Our layers are into their second year and we are getting more than 30 eggs a day from our 40 hens. They free range in the afternoons when they have laid their quota, so are not costing a lot to keep. The eggs are very popular with the locals so any surplus is quickly sold. We have started a vegetable garden using the fertility trench method, and already have Swiss chard and lettuce, with tomatoes, onions, green peppers and cabbage coming along nicely, all a beautiful colour. We inherited a small orchard of apples, plums, peaches and apricots. They all need pruning badly but the fruit has set heavily on the plum and peach trees. A local bee-keeper got us two catch boxes, both of which have swarms in so we look forward to our own honey from the masasa and blue gums. Our next project is a bread oven.

We have decided to put the arable land here down to pasture and get some sheep. If we plant maize we have to cope with the baboons in the daytime, and then the wild pigs move in for the night shift – not counting the local free-ranging goats, cattle and children. Lamb is a very good price to the producer, so it will pay us to buy in our maize from the locals who have plenty of children to guard their crops.
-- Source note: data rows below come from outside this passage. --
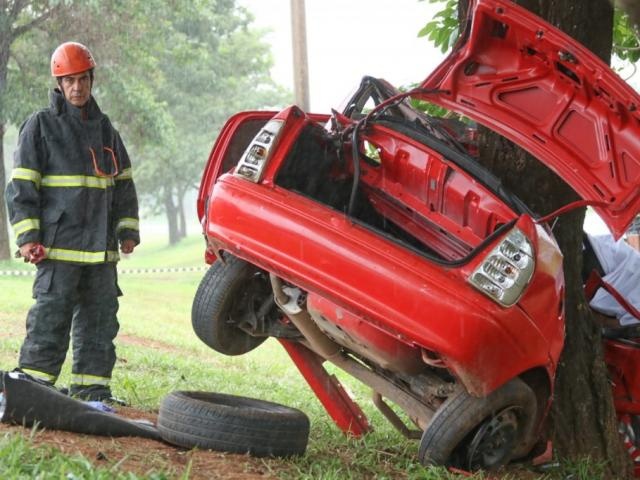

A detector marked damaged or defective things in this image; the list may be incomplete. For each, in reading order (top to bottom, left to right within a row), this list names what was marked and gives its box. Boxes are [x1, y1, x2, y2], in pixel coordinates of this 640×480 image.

crashed red car [194, 0, 640, 468]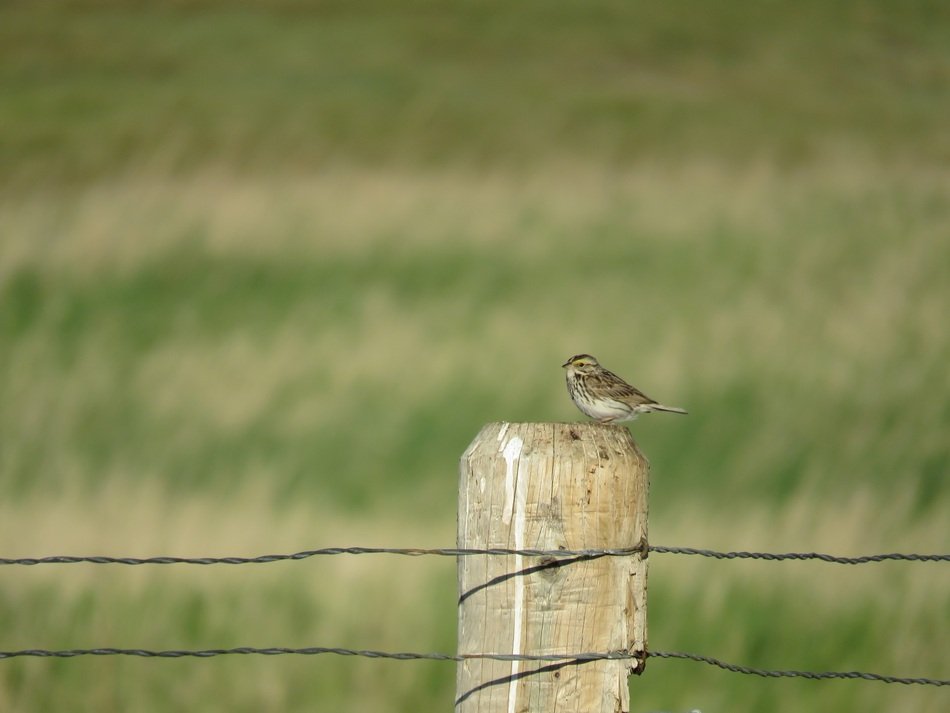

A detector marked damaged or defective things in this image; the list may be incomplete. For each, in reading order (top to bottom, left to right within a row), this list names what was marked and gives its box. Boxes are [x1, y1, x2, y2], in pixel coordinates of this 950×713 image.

splintered wood [458, 422, 652, 712]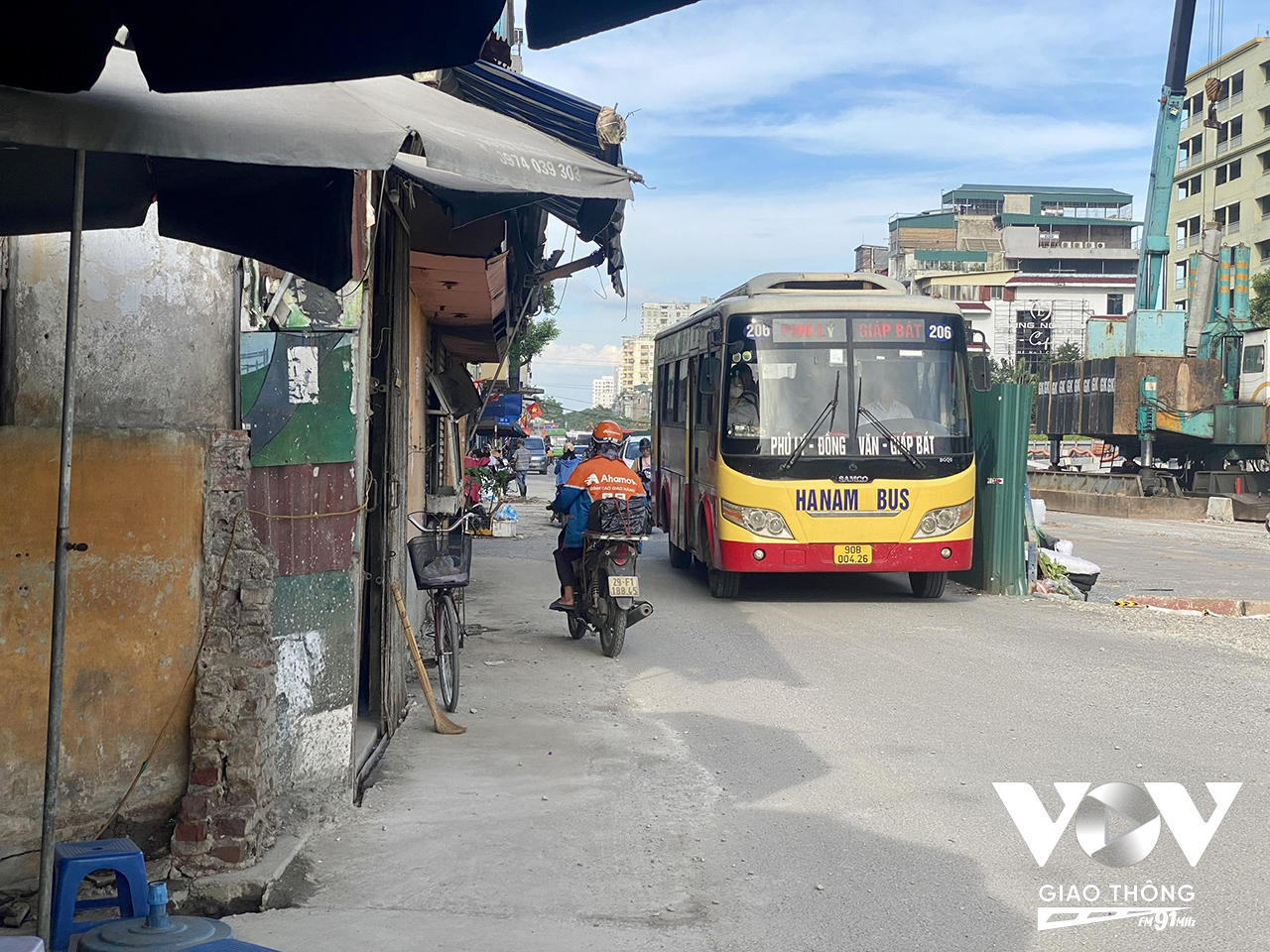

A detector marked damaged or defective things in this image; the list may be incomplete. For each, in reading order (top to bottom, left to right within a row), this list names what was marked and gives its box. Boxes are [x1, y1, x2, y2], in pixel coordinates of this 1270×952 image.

peeling painted wall [3, 210, 238, 433]
peeling painted wall [0, 428, 202, 878]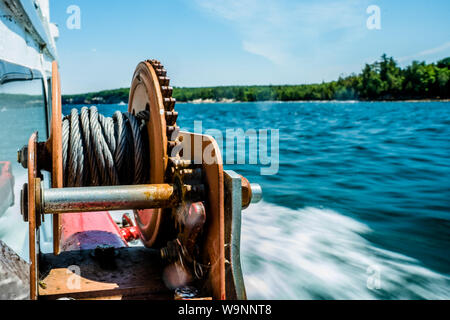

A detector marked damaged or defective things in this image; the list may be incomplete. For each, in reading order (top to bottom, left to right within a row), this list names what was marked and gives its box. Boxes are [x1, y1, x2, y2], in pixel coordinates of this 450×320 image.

rusty winch [17, 59, 262, 300]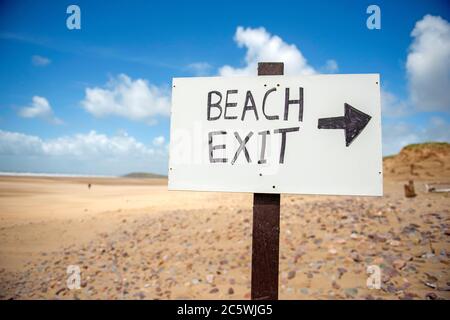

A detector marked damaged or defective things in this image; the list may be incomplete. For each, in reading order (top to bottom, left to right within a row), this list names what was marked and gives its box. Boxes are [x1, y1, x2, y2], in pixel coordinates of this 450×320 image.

rusty metal post [251, 62, 284, 300]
There was great excitement recently when John and our friend Larry got the tractor going. It is a 1932 German tractor that has been standing in the sun for the past four years. It is going to be really useful for hauling things around the farm. In our spare time we have been making bricks, thatching, decorating and general re-organising the Retreat Centre to accommodate us, our furniture, Johns tools and our all-important guests.

The visitors book shows that 90 people have stayed with us since we arrived. One group from England had a collection to improve our terrible road, raising just over $4000. So we have employed a group of strong, young lads and they are busy building mitre drains and back filling into the deep gullies until the money runs out.

I have had long negotiations with the local council, which has no money, and tried to get help from our local councillor who attends more beer-drinks than committee meetings, and was drunk to the point of being belligerent at our last meeting.

Many beer-drinks for the ancestral spirits are being organised at the moment. One year after you die, according to local beliefs, your family must brew beer for your spirit. If they dont do this you will not be accepted by the other ancestral spirits. They will say you are unclean, so you have every right to come back and cause trouble within your uncaring family. Also the beer gives you spiritual power. As most of the beer seems to flow freely among the locals I dont know how the spirit gets his share.